Moreover, Dr. Lange was giving an opinion far outside his specialty-although fully qualified as a psychologist, there is no evidence he has a medical degree. Holohan v. Massanari, 246 F.3d 1195, 1202 (9th Cir. 2001) (more weight is given to the opinion of a specialist concerning matters in his specialty than to opinion of nonspecialist). It is true the diagnosis of a pain disorder is a psychological diagnosis but Dr. Lange opined about physical limitations. In addition, Dr. Lange did not have the benefit of the x-ray study of Peoples' spine or the results of the two physical examinations. I find the ALJ gave specific and legitimate reasons supported by substantial evidence in the record to reject Dr. Lange's opinion about Peoples' physical limitations.

The court has the discretion to remand the case for additional evidence and findings or to award benefits. The court can award benefits "where the record has been fully developed and where further administrative proceedings would serve no useful purpose." Brewes v. Comm'r Soc. Sec. Admin., 682 F.3d 1157, 1164 (9th Cir. 2012) (internal quotation omitted).
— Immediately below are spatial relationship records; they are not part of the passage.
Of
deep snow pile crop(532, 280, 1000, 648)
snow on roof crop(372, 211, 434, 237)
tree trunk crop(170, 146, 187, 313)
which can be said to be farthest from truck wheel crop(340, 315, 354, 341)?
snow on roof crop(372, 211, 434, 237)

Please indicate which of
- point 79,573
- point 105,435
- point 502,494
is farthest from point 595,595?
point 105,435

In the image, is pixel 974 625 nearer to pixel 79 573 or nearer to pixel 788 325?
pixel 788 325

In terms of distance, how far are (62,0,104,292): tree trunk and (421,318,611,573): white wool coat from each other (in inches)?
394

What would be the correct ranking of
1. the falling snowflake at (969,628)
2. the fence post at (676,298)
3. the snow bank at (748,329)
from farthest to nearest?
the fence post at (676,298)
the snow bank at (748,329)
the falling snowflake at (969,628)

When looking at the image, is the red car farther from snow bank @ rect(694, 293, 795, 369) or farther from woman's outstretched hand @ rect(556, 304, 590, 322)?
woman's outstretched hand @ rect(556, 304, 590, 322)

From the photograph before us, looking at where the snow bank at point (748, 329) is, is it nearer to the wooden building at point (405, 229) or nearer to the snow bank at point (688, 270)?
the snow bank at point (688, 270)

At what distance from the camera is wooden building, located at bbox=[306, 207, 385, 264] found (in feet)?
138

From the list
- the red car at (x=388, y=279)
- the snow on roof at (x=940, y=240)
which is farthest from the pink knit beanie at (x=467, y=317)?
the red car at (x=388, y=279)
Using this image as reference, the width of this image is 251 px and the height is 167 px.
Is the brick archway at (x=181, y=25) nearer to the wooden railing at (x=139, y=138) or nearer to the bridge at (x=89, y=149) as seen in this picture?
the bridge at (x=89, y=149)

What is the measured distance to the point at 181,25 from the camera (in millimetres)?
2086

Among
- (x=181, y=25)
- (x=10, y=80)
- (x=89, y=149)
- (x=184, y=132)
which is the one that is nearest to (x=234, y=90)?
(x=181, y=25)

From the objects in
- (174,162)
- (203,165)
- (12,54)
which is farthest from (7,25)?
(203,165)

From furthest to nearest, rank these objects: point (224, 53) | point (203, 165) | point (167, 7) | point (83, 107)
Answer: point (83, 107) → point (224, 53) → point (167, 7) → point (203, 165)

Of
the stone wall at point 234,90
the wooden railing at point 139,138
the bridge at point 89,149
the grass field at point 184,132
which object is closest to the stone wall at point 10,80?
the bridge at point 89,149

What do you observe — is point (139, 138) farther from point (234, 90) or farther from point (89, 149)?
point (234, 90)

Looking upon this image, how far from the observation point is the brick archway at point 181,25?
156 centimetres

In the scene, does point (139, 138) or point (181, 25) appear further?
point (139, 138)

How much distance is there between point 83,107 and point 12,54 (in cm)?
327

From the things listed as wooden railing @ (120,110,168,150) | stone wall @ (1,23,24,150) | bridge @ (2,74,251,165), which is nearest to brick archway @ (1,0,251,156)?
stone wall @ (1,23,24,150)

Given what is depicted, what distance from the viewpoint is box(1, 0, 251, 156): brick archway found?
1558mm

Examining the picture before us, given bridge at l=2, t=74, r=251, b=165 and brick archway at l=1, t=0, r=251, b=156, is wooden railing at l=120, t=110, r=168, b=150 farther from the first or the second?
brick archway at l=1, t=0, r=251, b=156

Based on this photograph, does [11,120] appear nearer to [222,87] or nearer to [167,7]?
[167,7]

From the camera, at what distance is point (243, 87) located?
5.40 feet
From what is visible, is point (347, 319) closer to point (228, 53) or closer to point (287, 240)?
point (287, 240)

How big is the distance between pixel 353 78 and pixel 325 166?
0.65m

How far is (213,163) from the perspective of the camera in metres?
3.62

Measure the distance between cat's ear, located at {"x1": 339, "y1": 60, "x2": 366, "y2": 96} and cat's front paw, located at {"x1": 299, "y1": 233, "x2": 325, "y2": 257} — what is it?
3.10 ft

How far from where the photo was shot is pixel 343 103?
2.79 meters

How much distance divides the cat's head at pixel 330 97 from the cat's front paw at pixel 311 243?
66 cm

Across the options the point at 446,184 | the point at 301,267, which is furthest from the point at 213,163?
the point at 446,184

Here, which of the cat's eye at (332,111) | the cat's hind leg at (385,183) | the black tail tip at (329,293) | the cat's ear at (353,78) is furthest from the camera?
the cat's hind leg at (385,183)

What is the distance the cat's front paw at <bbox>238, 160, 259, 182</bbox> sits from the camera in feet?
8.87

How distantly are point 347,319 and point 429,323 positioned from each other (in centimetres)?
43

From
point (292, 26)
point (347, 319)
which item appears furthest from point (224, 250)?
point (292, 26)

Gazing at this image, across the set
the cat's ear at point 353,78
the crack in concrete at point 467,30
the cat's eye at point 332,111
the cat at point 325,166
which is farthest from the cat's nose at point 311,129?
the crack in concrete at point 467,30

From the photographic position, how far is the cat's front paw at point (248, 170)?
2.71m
The record here is not fully developed. The ALJ needs to reconsider Dr. Lange's full opinion discussing Peoples' mental limitations, decide whether to accept or reject the various limitations, and if necessary, revise the residual functional capacity and take further vocational expert testimony. I also ask the ALJ to consider if Dr. Lange's report and pain disorder diagnosis require any psychological limitations, such as for pace.


The decision of the Commissioner is reversed. This action is remanded to the Commissioner under sentence four of 42 U.S.C. § 405(g) for rehearing to further develop the record as explained above. Judgment will be entered.